Much has been written about John Mahnken as the definitive "early era" center at Georgetown. His immediate predecessor, largely forgotten, also set a high standard.
Bill Bornheimer arrived at Georgetown in the fall of 1939 as the tallest player to date (6-5) in the history of the program. A starting center on the freshman team of 1939-40, Bornheimer joined the varsity in 1940-41 and proceeded to make an immediate impact upon the scoring charts. Bornheimer's efforts inside paced the Hoyas as they marched to the most wins in the program's history to date, winning 16 of 20 games.
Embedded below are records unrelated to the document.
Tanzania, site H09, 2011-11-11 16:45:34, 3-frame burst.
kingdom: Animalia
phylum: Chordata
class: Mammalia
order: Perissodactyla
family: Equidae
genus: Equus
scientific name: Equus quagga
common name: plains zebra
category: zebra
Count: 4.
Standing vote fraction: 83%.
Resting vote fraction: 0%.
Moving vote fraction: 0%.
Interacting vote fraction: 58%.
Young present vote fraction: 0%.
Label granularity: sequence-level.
Bornheimer led the team in scoring with an 8.4 points per game average, with a season high 15 in a 57-49 upset of Temple before 7,000 at Washington's Riverside Stadium, a record home crowd.
Bornheimer's junior season was also notable. His 23 points in a 76-33 rout of American set high hopes for the 1941-42 squad, but opposing teams soon focused on containing Bornheimer in the middle. While still contributing in rebounds and defensive pressure, Bornheimer managed just one double figure game the rest of the season, but nonetheless finished third in scoring with a comparable eight point average.
A promising senior season was cut short by the institution of an accelerated class schedule for the University during World War II. As a result, Bornheimer would graduate early in January 1943, unable to play for the varsity that went on to the NCAA finals. With height restrictions limiting his military draft status, Bornheimer spent 1943 playing in the fledgling American Basketball League, finishing second in scoring for the Harrisburg Senators. Bornheimer eventually went into military duty, and finished his basketball career after the war with the ABL's Jersey City Atoms. A younger brother, Jake, went on to play at Muhlenberg and later with the Philadelphia Warriors of the NBA.
Bornheimer averaged 8.2 points per game in his two season. Between 1928 and 1942, only one man, all-American Ed Hargaden (1932-35), posted a higher career average.